Extract provided:
Date: January 8, 2011

Pastor: David McBeath

(Based on an outline from lifechurch-tv.)

INTRODUCTION

Today we begin a new sermon series called Christmas is for giving. Let me start by saying my family had a great Christmas! We went back to Indiana last week to celebrate with family. Here is what was so great about Christmas. Giving! It is great to give and watch people enjoy the gifts we give. Parents you know what I am talking about don’t you! When you see you child’s eyes light up and they dance around the room because the love their present!

Christmas is for giving! Why because God gave us the greatest Gift—Jesus—who came to forgive us of our sins. So Christmas is for giving and its message of forgiving or forgiveness lasts all year long.

Now even though Christmas has incredible potential to be great, it has the same potential to be hurtful. Doesn’t it? That’s what we are going to talk about this morning, how do we deal with the hurt the Christmas often brings to our lives?

It is this hurt that that causes many of us to say “I hope we just survive the holidays” or to say “We’re planning on having a “cordial” Christmas.” We will be cordial than watch out. We’ll get into the car, drive away, and talk bad about our family the rest of the ride home! Anyone been there?

So how does all this hurt come about? Well for many of us it is caused by what family members or others have done to us in the past.

Christmas Shuffle

Here’s an example. You all know what the holiday shuffle is right? If you don’t, it is the process where you spend 2-10 days going from family gathering to family gathering celebrating Christmas. Now the shuffle is hard enough when there is no divorce and there are just two sides of the family to visit. Throw in a divorce or two and it gets a whole lot more hectic. In the back of everyone’s head are the questions:

• Who went where?

• How come they couldn’t have come to our house?

• Why do we have to go there?

• How much time did they spend with them compared to us?

• Why didn’t they come home this year?

Inevitably feelings get hurt! And arguments arise over where to go and what to do? [No one here has ever had this argument with their spouse, right? Judging by the smirks on your face you all know what I am talking about.]

The Present Pile

How about this example? I was talking to a friend. He knew he had ticked off his family by going to your wife’s relatives last year instead of his. He and his wife are at his Mom and Dad’s the next year while the extended family is sitting around the Christmas tree. Presents are being passed out and he notices a huge pile of presents in front of his brother and sister in laws. …His wife …has 1 present. Ouch! Can you believe that? I mean it is so bad everyone is uncomfortable! Sad but true and I am sure there are a few of you here this morning that can relate!

The Psycho Relative

Now factor into all this what many people call the psycho factor. You know what I’m talking about, don’t you? I imagine it like the book of Job. Satan is walking around the families of the earth then going to God to get permission to drop 1 Psycho, hard to deal with, lunatic, in every family. You know the person. …That family member that says and does the wrong thing at the wrong time all the time or who is just a royal pain in the backside! ….There is one in every family. Isn’t there?

Entries supplied:

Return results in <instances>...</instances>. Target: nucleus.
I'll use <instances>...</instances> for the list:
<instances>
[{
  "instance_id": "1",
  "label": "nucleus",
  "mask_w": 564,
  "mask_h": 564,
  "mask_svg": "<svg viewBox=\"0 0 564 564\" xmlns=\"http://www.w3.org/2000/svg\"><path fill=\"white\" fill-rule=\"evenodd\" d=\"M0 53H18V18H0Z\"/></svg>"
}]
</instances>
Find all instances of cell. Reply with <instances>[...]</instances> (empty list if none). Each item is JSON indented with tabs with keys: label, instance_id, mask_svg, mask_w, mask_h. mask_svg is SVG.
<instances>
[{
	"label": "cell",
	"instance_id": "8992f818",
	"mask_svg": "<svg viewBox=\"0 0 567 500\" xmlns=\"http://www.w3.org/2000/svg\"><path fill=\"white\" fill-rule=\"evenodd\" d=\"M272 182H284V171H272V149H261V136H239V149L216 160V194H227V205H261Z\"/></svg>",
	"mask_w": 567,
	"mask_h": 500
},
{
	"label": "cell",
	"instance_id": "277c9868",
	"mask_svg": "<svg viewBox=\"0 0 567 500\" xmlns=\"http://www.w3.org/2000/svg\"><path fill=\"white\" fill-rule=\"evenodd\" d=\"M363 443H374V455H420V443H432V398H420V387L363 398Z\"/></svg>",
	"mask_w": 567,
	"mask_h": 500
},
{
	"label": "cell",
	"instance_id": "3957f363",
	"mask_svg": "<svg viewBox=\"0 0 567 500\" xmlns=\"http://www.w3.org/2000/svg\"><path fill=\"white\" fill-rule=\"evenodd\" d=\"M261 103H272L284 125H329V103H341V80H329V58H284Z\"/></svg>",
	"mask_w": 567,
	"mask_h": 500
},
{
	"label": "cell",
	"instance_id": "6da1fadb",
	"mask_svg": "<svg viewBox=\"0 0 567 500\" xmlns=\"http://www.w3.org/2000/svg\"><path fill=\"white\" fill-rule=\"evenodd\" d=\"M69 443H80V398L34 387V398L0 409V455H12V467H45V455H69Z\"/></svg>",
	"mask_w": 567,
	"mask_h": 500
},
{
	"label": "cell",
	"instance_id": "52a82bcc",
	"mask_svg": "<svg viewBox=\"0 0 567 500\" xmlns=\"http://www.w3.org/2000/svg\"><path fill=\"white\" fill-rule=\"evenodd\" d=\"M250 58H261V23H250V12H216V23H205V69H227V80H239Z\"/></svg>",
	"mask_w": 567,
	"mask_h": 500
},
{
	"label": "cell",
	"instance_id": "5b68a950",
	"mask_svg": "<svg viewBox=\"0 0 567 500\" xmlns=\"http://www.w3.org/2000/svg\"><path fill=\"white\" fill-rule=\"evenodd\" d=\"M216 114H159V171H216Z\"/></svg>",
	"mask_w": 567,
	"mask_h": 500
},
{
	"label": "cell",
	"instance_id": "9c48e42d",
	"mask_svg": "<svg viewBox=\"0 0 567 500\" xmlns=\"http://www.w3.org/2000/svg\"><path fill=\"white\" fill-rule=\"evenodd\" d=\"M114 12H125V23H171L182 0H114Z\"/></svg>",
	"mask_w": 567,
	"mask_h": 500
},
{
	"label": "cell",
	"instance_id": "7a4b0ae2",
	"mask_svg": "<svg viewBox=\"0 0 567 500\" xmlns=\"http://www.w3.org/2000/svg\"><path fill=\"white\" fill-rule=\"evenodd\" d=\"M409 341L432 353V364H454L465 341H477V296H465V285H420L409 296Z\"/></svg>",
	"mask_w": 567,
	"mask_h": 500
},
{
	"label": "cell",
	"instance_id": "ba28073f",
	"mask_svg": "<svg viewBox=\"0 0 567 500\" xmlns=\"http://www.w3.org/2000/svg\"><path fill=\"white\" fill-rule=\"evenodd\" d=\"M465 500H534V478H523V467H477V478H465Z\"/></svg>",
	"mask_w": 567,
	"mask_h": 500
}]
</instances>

Directions:
1) Answer these from the sermon excerpt:
(a) Where did the pastor's family go to celebrate Christmas?
(b) How many days can the holiday shuffle last?
(c) How many presents did the friend's wife receive?
2) According to the sermon excerpt, why is Christmas for giving?
The listing is not needed for anything here.

Replies:
1)
(a) Indiana
(b) 2-10 days
(c) One

2) Christmas is for giving because God gave the greatest Gift, Jesus, who came to forgive us of our sins. Its message of forgiveness lasts all year long.